Tim hörte, wie sich sein Atem langsam beruhigte. Schließlich spürte er Lukes Bart wieder dicht an seinem Ohr.

„Tim?“

„Ja, Sir?“

„Hab ich mich getäuscht, oder bist du ebenfalls … gekommen?“

„Ja, Sir! Und das, uhm, das tut mir wirklich leid, Sir!“

„Wieso sagst du sowas?“

„Weil … weil ich nicht um Erlaubnis gefragt habe, Sir!“

„Nun, ich denke, ich hab dich ziemlich überrumpelt. Es ist nicht nur vollkommen okay, es ist wirklich wunderbar, dass du gekommen bist! Wenn ich auch finde, dass unser erstes Mal viel zu kurz war.“

Tim stöhnte leise. „Danke Sir! Oh Mann, Danke!“

„Alles Weitere liegt bei dir, Tim“, flüsterte Luke.

„Ich weiß, Sir!“

 

Als Tim erwachte, war er im ersten Moment überrascht, die Augen öffnen zu können und zu sehen. Er bemerkte, dass es draußen hell war und er hörte Stimmen. Mehrere Menschen schienen in seiner Nähe zu sein.

Sie würden ihn gefesselt und halbnackt vorfinden. Eine unangenehme Hitzewelle breitete sich in ihm aus und er wünschte, er könnte diese peinliche Konfrontation irgendwie verhindern.

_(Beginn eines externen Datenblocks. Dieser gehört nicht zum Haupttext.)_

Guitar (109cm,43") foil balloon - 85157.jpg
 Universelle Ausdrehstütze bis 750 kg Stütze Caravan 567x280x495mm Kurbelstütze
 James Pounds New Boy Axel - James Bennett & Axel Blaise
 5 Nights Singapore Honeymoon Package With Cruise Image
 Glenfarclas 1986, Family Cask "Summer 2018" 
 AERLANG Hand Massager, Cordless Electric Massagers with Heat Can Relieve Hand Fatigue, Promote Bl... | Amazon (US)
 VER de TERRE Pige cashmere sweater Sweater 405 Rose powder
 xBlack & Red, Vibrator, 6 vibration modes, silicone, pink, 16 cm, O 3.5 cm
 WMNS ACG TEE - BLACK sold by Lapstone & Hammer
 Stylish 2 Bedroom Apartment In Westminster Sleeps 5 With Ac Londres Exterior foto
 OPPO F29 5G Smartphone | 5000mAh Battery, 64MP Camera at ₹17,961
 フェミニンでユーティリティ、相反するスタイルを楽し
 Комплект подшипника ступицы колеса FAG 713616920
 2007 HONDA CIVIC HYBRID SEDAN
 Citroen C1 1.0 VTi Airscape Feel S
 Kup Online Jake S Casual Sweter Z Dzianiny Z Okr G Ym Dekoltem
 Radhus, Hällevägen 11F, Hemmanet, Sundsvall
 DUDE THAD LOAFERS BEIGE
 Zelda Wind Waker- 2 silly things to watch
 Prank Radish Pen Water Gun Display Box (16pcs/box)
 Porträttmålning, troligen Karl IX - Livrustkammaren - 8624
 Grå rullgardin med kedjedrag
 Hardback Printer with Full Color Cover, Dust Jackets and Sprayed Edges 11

Er ächzte, als er sich auf dem harten Untergrund, auf dem er lag, regte. Doch dann bemerkte er, dass er sich frei bewegen konnte und dass er auf dem Bauch lag. Er war nicht mehr gefesselt.

Wie war das möglich?

Entnervt schloss er die Augen.

„Hey, sei vorsichtig, nicht mit der Hand abstützen, du hängst an ’ner Infusion“, hörte er Phils besorgte Stimme rechts von ihm. „Warte einen Moment, ich mach sie dir ab.“

Er schlug die Augen erneut auf, starrte auf seinen Handrücken, in dem in der Tat eine Infusionsnadel steckte, die Phil nun vorsichtig entfernte und sofort danach die Einstichstelle abdrückte. Kurz darauf klebte er ein Pflaster darüber.

Jetzt erst kam Leben in Tim und er drehte sich so ruckartig um, dass Phil erschrocken zurückwich.

Vollkommen verwirrt sah Tim sich um.

Er lag auf einer Pritsche in der Hütte, in die er es gestern in seinem Delirium wohl noch geschafft haben musste. Vage erinnerte er sich an eine Bergtour mit seinen Freunden, aber es war alles neblig und verschwommen.

„Honey, ist alles okay mit dir?“, hörte er die weiche Stimme seiner Freundin und zuckte ein weiteres Mal zusammen, als Mary-Beth seine Wange berührte. Auch sie starrte er völlig entgeistert an.